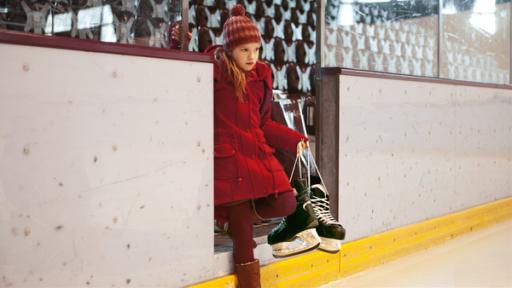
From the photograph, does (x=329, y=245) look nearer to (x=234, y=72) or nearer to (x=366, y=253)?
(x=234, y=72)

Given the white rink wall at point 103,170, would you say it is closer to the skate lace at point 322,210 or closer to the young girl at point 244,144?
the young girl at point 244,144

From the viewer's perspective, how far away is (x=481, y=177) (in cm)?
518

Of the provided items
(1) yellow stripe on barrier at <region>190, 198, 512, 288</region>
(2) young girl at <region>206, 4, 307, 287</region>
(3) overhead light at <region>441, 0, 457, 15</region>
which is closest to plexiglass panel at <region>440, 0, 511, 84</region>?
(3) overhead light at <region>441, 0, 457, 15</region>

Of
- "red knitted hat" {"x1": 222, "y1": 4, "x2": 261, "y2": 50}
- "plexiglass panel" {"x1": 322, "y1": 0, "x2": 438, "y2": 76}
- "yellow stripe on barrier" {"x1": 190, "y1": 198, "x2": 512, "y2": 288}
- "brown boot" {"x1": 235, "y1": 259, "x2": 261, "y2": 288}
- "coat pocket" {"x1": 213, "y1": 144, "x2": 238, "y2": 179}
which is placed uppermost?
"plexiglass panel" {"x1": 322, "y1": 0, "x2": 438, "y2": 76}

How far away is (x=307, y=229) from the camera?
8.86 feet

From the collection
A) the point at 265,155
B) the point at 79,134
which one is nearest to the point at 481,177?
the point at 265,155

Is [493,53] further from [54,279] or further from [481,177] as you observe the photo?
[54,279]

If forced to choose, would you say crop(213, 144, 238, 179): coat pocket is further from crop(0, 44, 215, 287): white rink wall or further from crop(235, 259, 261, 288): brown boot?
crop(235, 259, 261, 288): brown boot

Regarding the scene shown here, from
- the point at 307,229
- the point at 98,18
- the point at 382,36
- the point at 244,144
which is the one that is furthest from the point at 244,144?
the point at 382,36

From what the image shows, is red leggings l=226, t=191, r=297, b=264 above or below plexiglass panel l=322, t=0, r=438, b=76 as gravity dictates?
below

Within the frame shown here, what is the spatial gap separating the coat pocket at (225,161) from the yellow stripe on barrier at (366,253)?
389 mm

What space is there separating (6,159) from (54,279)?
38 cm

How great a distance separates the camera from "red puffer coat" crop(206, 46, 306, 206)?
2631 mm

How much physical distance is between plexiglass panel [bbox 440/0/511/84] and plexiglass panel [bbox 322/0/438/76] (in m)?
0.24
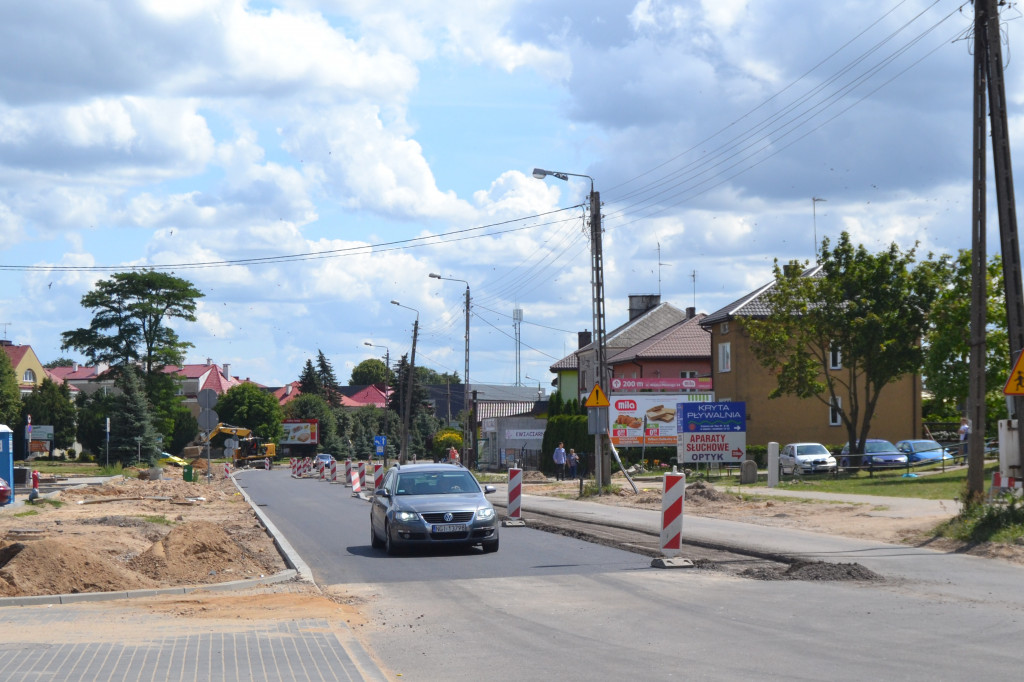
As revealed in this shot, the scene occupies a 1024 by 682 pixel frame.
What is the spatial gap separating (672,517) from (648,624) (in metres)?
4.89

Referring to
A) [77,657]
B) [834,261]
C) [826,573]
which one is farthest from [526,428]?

* [Given exercise] Extract every line of the listing verbatim, omitting the pictures.

* [Result]
From the photograph, does (x=329, y=245) look nearer to (x=234, y=72) or nearer to (x=366, y=253)?
(x=234, y=72)

Given the white rink wall at point 103,170, would you say it is closer to the skate lace at point 322,210 or closer to the young girl at point 244,144?
the young girl at point 244,144

From the viewer's perspective, how far away is (x=481, y=177) (in cm)?
518

Of the provided items
(1) yellow stripe on barrier at <region>190, 198, 512, 288</region>
(2) young girl at <region>206, 4, 307, 287</region>
(3) overhead light at <region>441, 0, 457, 15</region>
which is closest to plexiglass panel at <region>440, 0, 511, 84</region>?
(3) overhead light at <region>441, 0, 457, 15</region>

Of
- "red knitted hat" {"x1": 222, "y1": 4, "x2": 261, "y2": 50}
- "plexiglass panel" {"x1": 322, "y1": 0, "x2": 438, "y2": 76}
- "yellow stripe on barrier" {"x1": 190, "y1": 198, "x2": 512, "y2": 288}
- "brown boot" {"x1": 235, "y1": 259, "x2": 261, "y2": 288}
- "coat pocket" {"x1": 213, "y1": 144, "x2": 238, "y2": 179}
which is placed uppermost?
"plexiglass panel" {"x1": 322, "y1": 0, "x2": 438, "y2": 76}

How far away is (x=307, y=229) from the camera?
8.86 feet

From the collection
A) the point at 265,155
B) the point at 79,134
which one is nearest to the point at 481,177?
the point at 265,155

Is [493,53] further from [54,279] or further from [481,177] as you observe the photo?
[54,279]

If forced to choose, would you say crop(213, 144, 238, 179): coat pocket is further from crop(0, 44, 215, 287): white rink wall or further from crop(235, 259, 261, 288): brown boot?
crop(235, 259, 261, 288): brown boot

Regarding the scene shown here, from
- the point at 307,229
- the point at 98,18
- the point at 382,36
- the point at 244,144
which is the one that is furthest from the point at 244,144?
the point at 382,36

From what the image shows, is red leggings l=226, t=191, r=297, b=264 above or below plexiglass panel l=322, t=0, r=438, b=76 as gravity dictates?
below

Within the frame shown here, what is the spatial gap separating the coat pocket at (225,161) from the yellow stripe on barrier at (366,253)?
389 mm

What space is there separating (6,159) from (54,279)?
38 cm

How great a distance separates the camera from "red puffer coat" crop(206, 46, 306, 206)?
2631 mm

How much physical distance is between plexiglass panel [bbox 440/0/511/84] and plexiglass panel [bbox 322/0/438/76] (in m)?
0.24
As revealed in this shot, the scene occupies a 1024 by 682 pixel frame.
What is the spatial gap separating (672,517) from (648,624) (in metres)?
4.89

Referring to
A) [77,657]
B) [834,261]
C) [826,573]
which one is farthest from [526,428]?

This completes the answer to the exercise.